The dates of the historical Buddha
There is no reliable information concerning the dates of the historical Buddha's life that has been unanimously accepted by Buddhist tradition and by scholars. Traditional dates of the parinirvāṇa (the decease of the Buddha) range widely from 2420 b.c.e. to 290 b.c.e. The dates proposed by scholars who contributed to a 1988 symposium in Göttingen, Germany, on The Dating of the Historical Buddha, vary from 486 b.c.e. (the so-called corrected long chronology) to 261 b.c.e. The TheravĀda tradition calculates the death of the Buddha to have occurred in 544 or 543 b.c.e., 218 years before the consecration of King AŚoka (ca. 300–232 b.c.e.) as calculated by this tradition. Taking into account the obvious error in this chronology, which was discovered when exact dates for King Aśoka became known, most Western and Indian scholars calculate 487 or 486 b.c.e. as the date of the Buddha's death. However, early Buddhist texts from mainland India belonging to the Mūlasarvāstivāda tradition, as well as two references in the earliest historiographic work of the Theravāda tradition (the Dīpavaṃsa or The Chronicle of the Island [of Sri Lanka]) date this event to one hundred years before the rule of King Aśoka, or 368 b.c.e. (the so-called short chronology).
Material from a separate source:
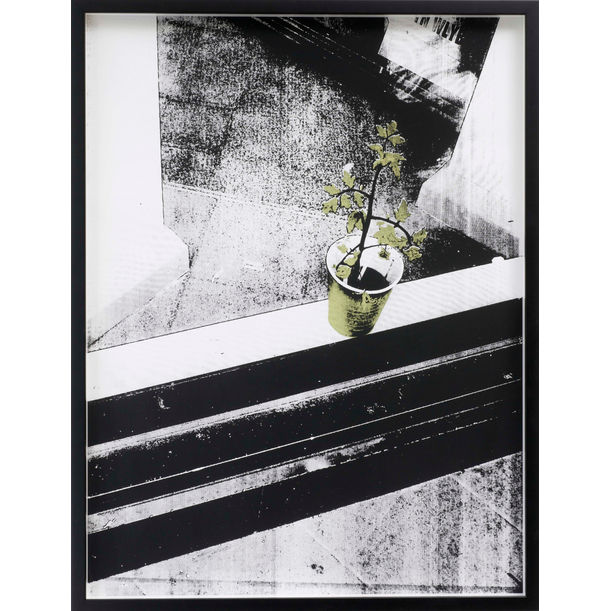 Plant Beyond the Window by Shan Hur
In addition, later Tibetan and East Asian Buddhist texts provide a considerable variety of earlier dates.
The lists of the so-called patriarchs are of great importance for a reliable calculation of the dates of the historical Buddha. All early Buddhist traditions list only five patriarchs, not enough for an interval of 218 years between the Buddha's parinirvāṇa and King Aśoka. In Indian tradition, information about the succession of teachers was much more reliably handed down than any dates. For this and many other reasons, including the state of development of Indian society at the time of the Buddha, we may conclude that the Buddha passed away at a later date than that handed down by Theravāda tradition, including its variant, the corrected long chronology. Although the available information does not allow scholars to arrive at an exact dating, it is safe to suppose that the Buddha passed away some time between 420 b.c.e. and 350 b.c.e. at the age of approximately eighty years.
Sources for the biography of the historical Buddha
On the basis of the available sources it is possible to reconstruct a fairly reliable biography of the man who was to become the Buddha. The sources are the canonical texts of the Theravāda, the SarvĀstivĀda and MŪlasarvĀstivĀda, and the Dharmaguptaka traditions. Only the Theravāda texts are fully extant in the original Indian version in Pāli; the texts of the other traditions are fully extant only from Chinese or Tibetan translations and partially from incomplete Sanskrit texts. These texts do not provide coherent biographies of the historical Buddha, but they do offer considerable autobiographical and biographical information that was handed down during the first three to five centuries after the death of the Buddha. Oral tradition of the Buddha's teaching in various local dialects was responsible for minor differences in these traditions and for the insertion of mythic lore, which shall not be considered in the following summary of the Buddha's biography.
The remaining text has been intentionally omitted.